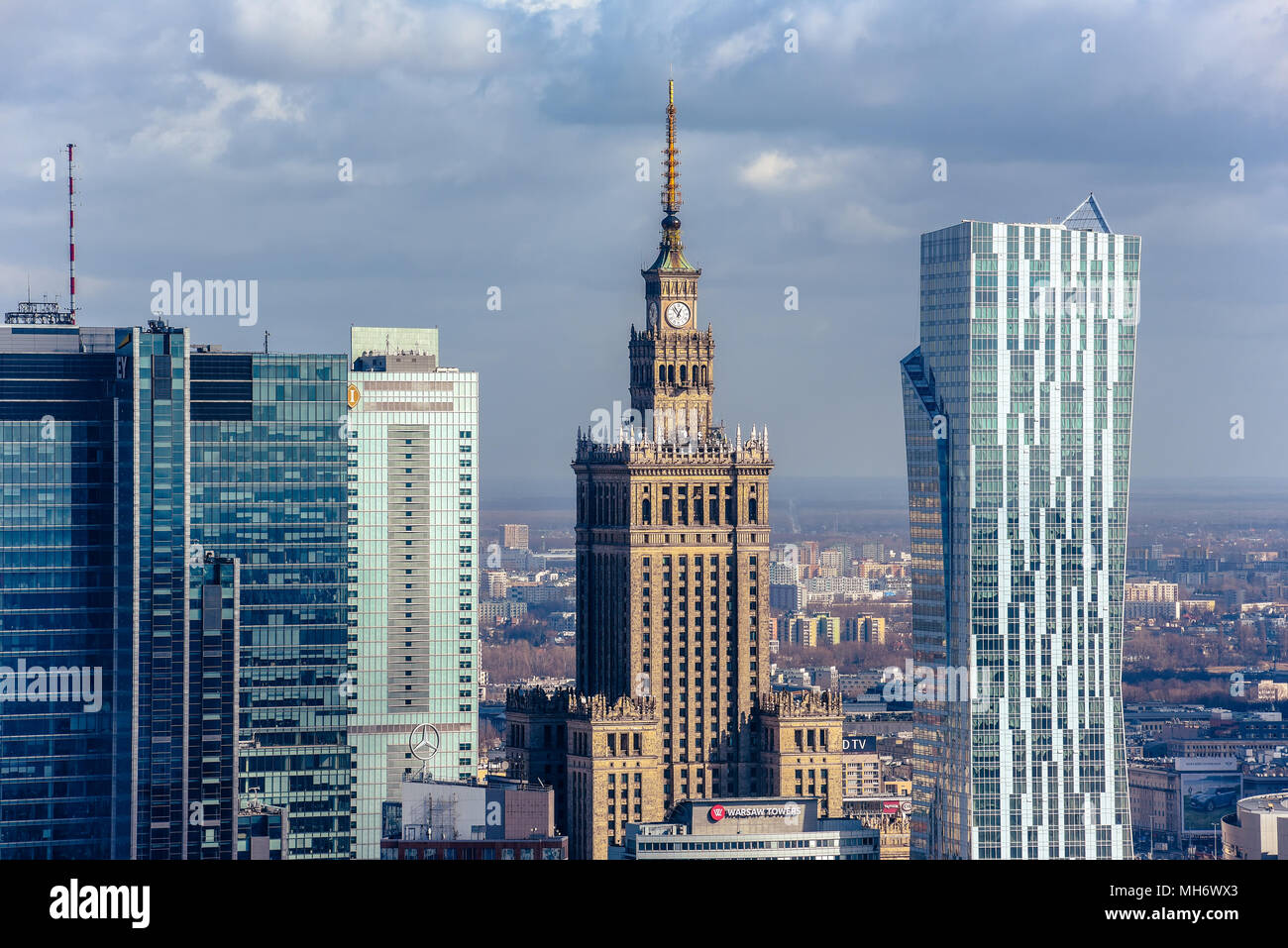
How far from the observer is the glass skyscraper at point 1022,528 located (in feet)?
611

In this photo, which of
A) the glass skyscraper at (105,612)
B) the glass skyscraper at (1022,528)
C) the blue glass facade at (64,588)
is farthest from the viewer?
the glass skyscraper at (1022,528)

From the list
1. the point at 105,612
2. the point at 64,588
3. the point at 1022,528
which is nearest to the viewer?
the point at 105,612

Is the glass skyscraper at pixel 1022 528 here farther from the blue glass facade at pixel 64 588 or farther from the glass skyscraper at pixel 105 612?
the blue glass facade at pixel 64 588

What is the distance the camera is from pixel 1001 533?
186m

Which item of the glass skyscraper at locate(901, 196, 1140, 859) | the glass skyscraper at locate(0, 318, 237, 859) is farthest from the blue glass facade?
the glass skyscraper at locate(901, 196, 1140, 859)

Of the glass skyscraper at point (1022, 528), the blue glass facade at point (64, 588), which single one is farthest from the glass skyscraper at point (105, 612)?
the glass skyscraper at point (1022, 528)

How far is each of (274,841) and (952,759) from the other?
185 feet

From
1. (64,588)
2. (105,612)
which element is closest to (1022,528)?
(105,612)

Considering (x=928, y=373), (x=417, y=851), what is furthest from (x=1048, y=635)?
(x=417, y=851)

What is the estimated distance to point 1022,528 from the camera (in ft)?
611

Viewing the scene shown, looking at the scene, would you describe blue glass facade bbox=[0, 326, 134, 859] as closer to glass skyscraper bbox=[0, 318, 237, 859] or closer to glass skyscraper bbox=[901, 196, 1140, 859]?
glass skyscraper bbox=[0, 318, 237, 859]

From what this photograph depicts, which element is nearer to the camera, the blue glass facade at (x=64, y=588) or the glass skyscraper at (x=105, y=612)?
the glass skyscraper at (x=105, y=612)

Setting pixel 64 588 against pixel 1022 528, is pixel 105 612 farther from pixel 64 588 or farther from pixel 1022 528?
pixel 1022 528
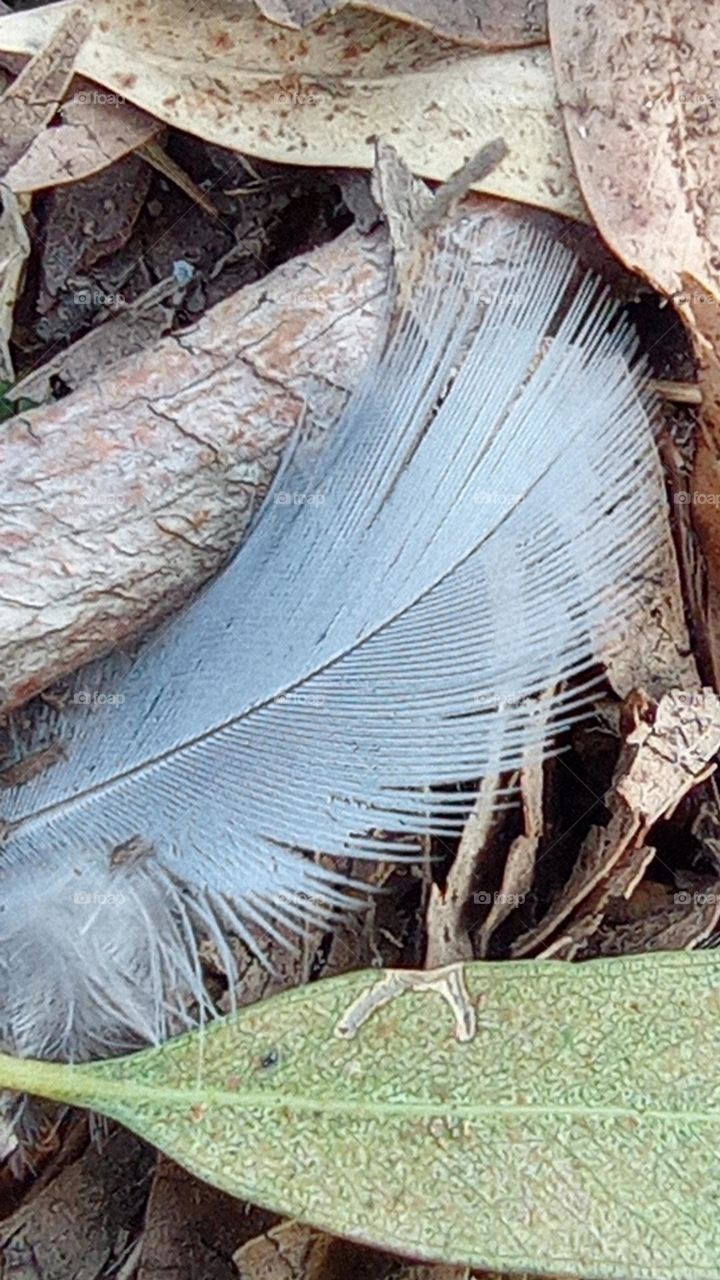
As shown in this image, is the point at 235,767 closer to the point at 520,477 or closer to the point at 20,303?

□ □ □

**WORK INSTRUCTIONS**
Copy the records verbatim, starting at the line that contains "Viewing the scene" and ending at the end of the records, with both ends included. Leave the pictures out of your copy.

**RESULT**
Viewing the scene shown, looking at the scene, would you describe blue glass facade bbox=[0, 326, 134, 859] as closer to glass skyscraper bbox=[0, 318, 237, 859] or closer to glass skyscraper bbox=[901, 196, 1140, 859]?
glass skyscraper bbox=[0, 318, 237, 859]

From what this photograph depicts, which element is nearer to the camera, the blue glass facade at (x=64, y=588) or the glass skyscraper at (x=105, y=612)?
the glass skyscraper at (x=105, y=612)

Setting pixel 64 588 against pixel 1022 528, is pixel 105 612 farther from pixel 64 588 or farther from pixel 1022 528?
pixel 1022 528
As shown in this image, is the point at 235,767 closer to the point at 520,477 or closer to the point at 20,303?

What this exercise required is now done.